Gay rights campaigner released after Moscow protest arrest
Peter Tatchell has been freed on bail after staging a demonstration near the Kremlin.
Gay rights campaigner Peter Tatchell has been released after being arrested in Moscow following a one-man protest near the Kremlin.
Peter Tatchell was detained near the statue of Marshal Zhukov in a public square which was busy with football fans ahead of the first game of the World Cup, while holding a poster attacking Russian president Vladimir Putin.
The poster read: "Putin fails to act against Chechnya torture of gay people".
Several police officers moved in to detain Mr Tatchell and told him he had broken the law in Russia.
He was allowed to walk to a nearby police car where he was questioned before being transferred to another car and driven away to a police station.
Mr Tatchell shouted "OK" as he left the first vehicle before being flanked by two officers in the car which drove him away.
He was released on bail around an hour later and the Peter Tatchell Foundation said he had been "treated well".
Foreign Secretary Boris Johnson later tweeted: "Pleased to hear @PeterTatchell is well, and my thanks to our consular staff in Moscow at @ukinrussia for providing speedy support to him."
Mr Tatchell said he is due to appear in court on 26 June for violating Federal Law 54 and Presidential Decree 202, which prohibit all protests near the Kremlin and during the World Cup.
He added: "I have written a letter to the Chief of Police of Kitay-Gorod police district, requesting that my court appearance is voided on the grounds that I am flying back to the UK on 18 June.
"I have been told I will be free to leave Russia on that date as planned.
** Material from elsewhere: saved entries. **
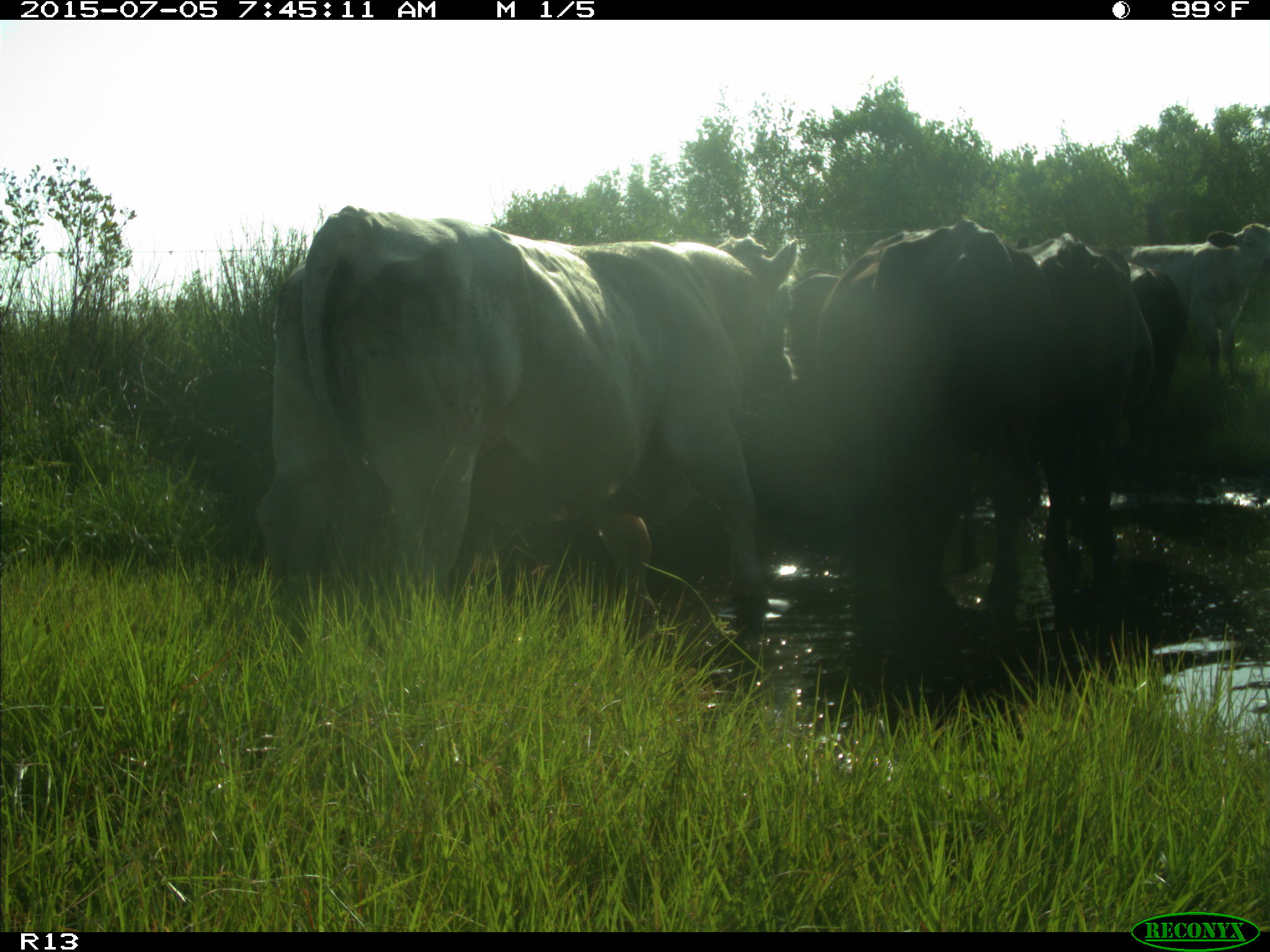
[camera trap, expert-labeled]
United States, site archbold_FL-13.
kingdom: Animalia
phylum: Chordata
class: Mammalia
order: Artiodactyla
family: Bovidae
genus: Bos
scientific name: Bos taurus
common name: domestic cow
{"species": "Bos taurus (domestic cow)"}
I spent one hour and 40 minutes in police custody, from the moment I was detained near the Kremlin to the moment of my release from the police station."
Earlier, Mr Tatchell defended his right to protest, saying: "I was exercising my lawful right to protest, under the Russian constitution, which guarantees freedom of expression and the right to protest in Articles 29 and 31.
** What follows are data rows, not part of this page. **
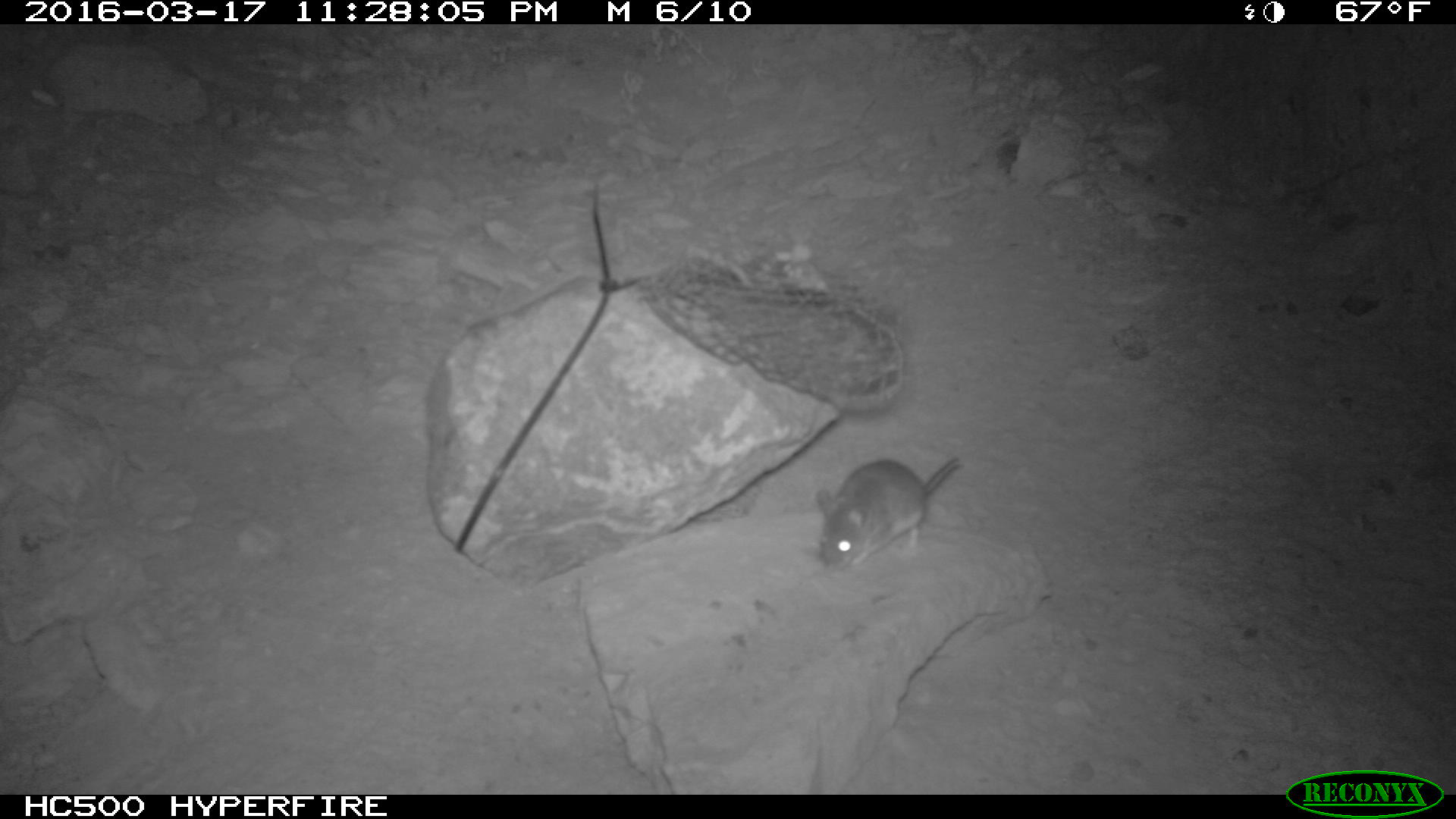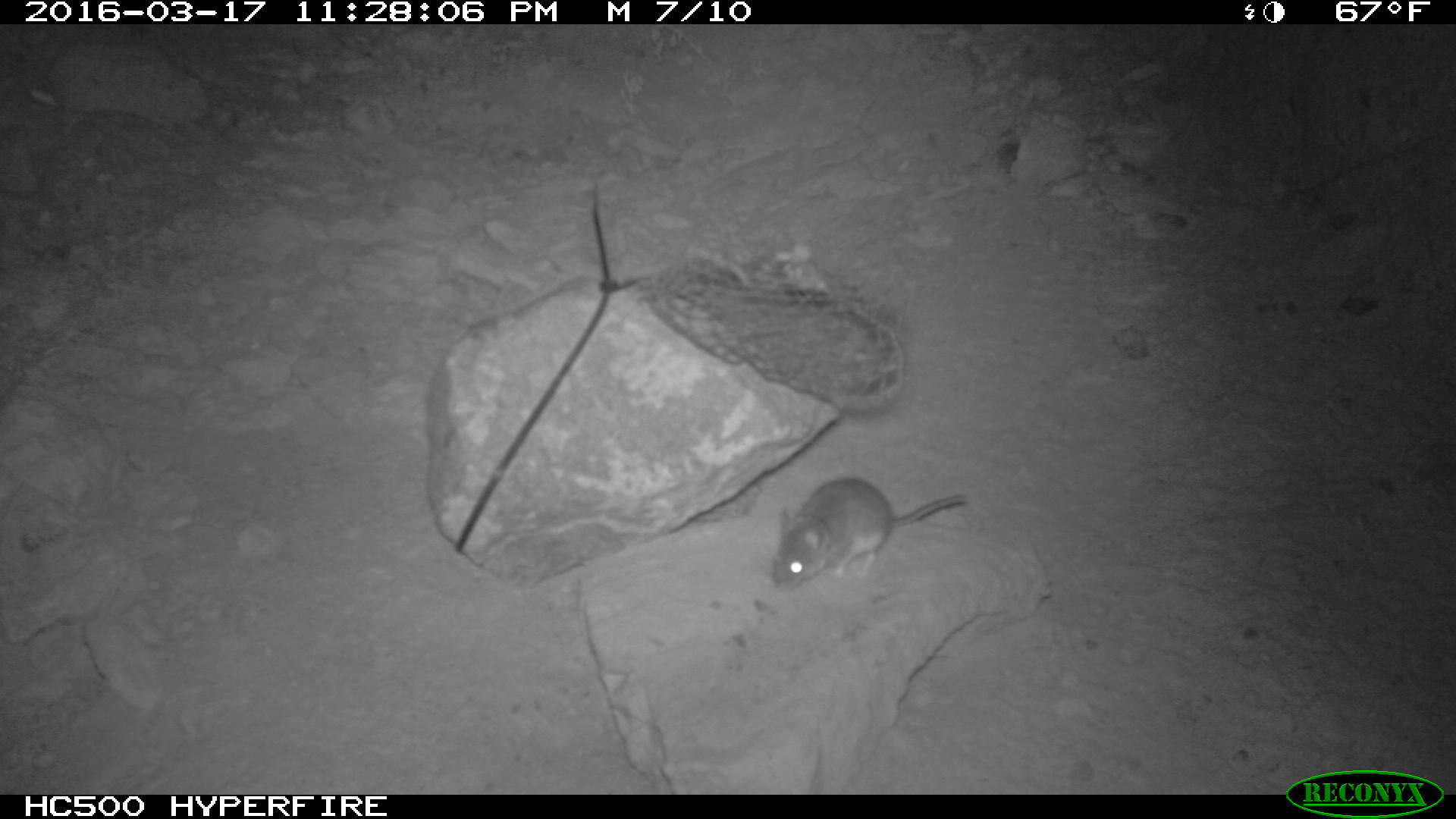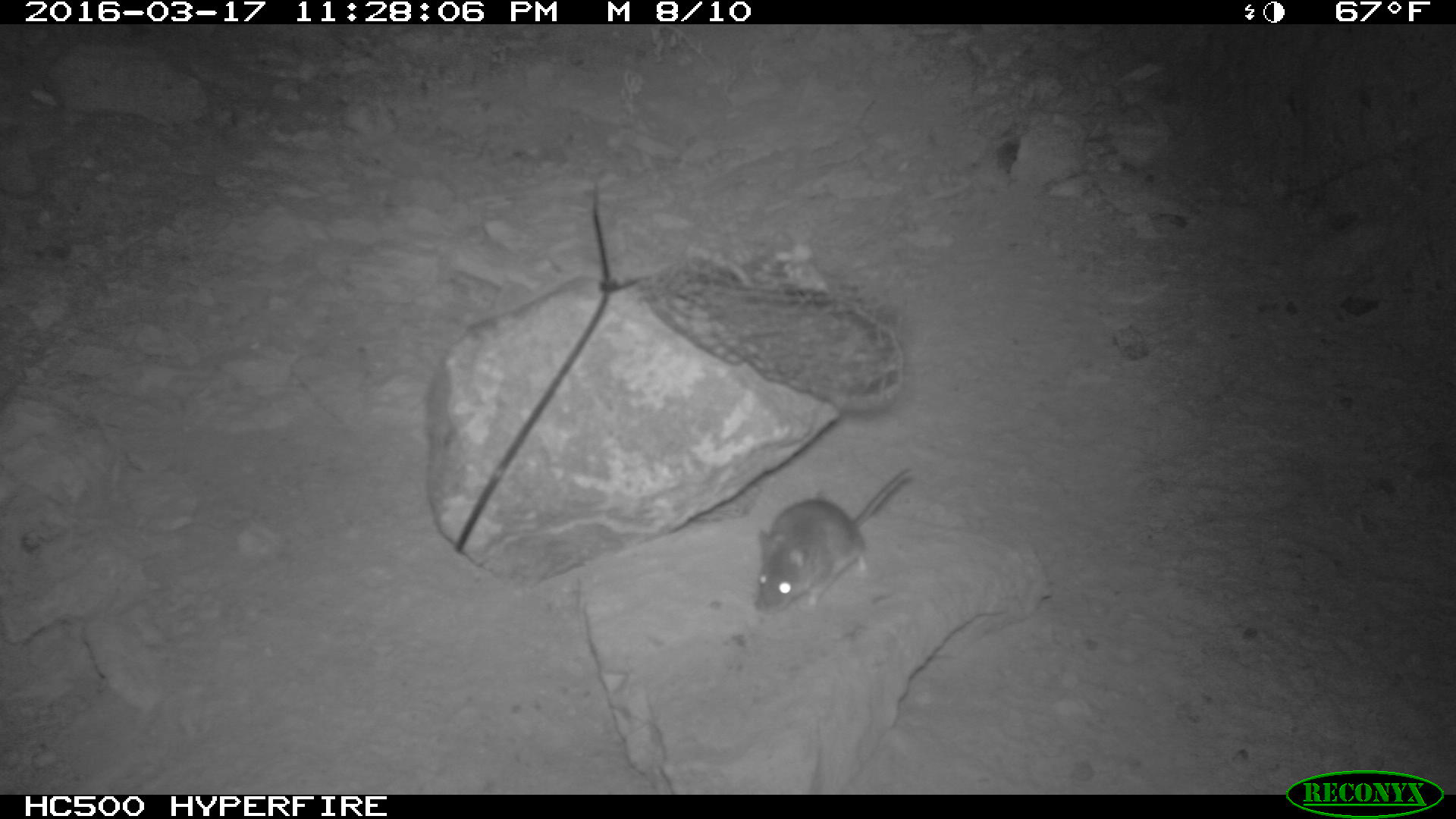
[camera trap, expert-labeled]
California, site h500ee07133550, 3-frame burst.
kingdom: Animalia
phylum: Chordata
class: Mammalia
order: Rodentia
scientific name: Rodentia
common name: rodent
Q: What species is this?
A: Rodent (Rodentia).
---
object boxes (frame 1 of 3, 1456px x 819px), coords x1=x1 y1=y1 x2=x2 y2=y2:
rodent: x1=814 y1=458 x2=958 y2=572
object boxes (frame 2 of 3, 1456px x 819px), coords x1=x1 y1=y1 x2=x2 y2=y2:
rodent: x1=771 y1=475 x2=966 y2=592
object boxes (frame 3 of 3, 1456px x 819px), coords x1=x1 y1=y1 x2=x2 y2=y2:
rodent: x1=754 y1=466 x2=912 y2=617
"A one-person protest, which is what I did, requires no permission from the authorities and the police.
"Getting arrested is standard for Russians who protest for LGBT-plus rights or against corruption, economic injustice and Russia's annexation of Crimea and its bombing of civilians in Syria."
He said he had been treated more leniently than Russian protesters because of his British passport and said he was "awed" by their courage.
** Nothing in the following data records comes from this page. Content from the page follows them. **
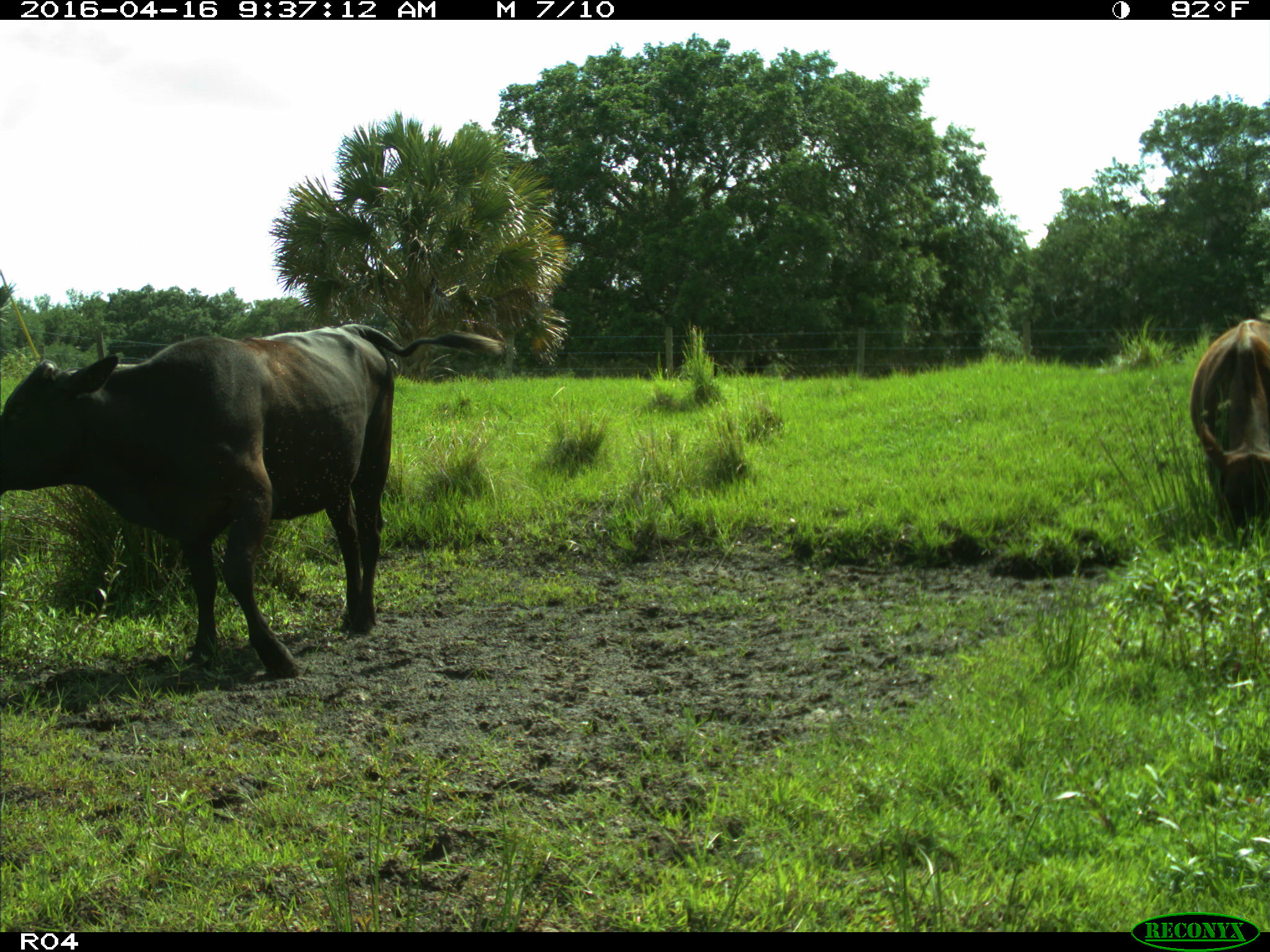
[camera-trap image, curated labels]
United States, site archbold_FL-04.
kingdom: Animalia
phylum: Chordata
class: Mammalia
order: Artiodactyla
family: Bovidae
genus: Bos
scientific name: Bos taurus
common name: domestic cow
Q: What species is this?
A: Bos taurus (domestic cow).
On his reasons for staging the protest, Mr Tatchell said before his arrest: "Little action has been taken by the Russian government and police to crack down on far right extremists who target LGBT-plus people for violent and humiliating assaults - including the instigators of the current threats to bash and stab LGBT-plus football fans at the World Cup."
He said it was his sixth visit to the country, where he said he has twice been arrested during protests and suffered brain damage after being attacked by Russian neo-Nazis in 2007.